> [Directive]: Extract, word for word, every line from the one containing "As measured from" through the end of the rows, keeping both ends.

Scene-based reasoning rows

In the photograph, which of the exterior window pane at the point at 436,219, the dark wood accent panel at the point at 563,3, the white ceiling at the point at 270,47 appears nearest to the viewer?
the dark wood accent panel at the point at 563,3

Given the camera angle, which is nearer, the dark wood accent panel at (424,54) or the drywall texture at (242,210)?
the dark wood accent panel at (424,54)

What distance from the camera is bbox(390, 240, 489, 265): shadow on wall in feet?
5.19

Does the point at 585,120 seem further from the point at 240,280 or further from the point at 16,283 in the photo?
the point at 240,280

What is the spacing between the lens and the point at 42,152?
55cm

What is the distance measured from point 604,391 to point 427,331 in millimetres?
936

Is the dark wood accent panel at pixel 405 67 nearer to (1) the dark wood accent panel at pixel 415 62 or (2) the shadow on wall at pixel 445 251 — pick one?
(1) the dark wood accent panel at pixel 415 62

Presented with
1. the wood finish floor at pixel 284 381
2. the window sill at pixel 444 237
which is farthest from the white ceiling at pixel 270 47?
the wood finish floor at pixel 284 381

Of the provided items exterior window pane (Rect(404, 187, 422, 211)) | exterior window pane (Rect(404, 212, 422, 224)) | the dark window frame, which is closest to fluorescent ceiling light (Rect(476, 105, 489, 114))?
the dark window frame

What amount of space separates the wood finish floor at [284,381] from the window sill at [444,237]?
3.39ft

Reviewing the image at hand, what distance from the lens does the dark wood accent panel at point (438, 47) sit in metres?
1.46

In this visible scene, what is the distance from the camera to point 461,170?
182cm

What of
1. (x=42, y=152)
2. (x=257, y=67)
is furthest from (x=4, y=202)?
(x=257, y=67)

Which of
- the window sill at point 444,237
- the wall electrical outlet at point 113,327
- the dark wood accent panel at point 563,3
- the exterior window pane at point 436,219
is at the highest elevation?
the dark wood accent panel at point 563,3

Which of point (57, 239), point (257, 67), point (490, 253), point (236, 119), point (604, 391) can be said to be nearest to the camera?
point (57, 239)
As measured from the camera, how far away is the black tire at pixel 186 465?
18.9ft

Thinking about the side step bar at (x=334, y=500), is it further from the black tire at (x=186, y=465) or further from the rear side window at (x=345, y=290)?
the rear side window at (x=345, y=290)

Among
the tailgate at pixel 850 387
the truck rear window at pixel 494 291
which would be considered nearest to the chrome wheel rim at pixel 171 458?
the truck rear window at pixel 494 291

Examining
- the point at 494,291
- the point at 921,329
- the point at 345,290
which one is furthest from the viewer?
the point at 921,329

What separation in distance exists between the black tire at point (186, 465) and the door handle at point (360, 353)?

> [Solution to this problem]:
As measured from the camera, how far away is the black tire at pixel 186 465?
18.9ft

Thinking about the side step bar at (x=334, y=500), is it further from the black tire at (x=186, y=465) or further from the rear side window at (x=345, y=290)?
the rear side window at (x=345, y=290)

Among
the tailgate at pixel 850 387
the truck rear window at pixel 494 291
which would be considered nearest to the chrome wheel rim at pixel 171 458?
the truck rear window at pixel 494 291

Examining
- the point at 494,291
- the point at 921,329
- the point at 345,290
which one is furthest from the viewer?
the point at 921,329

What separation in distance exists between the black tire at point (186, 465) and the door handle at point (360, 353)?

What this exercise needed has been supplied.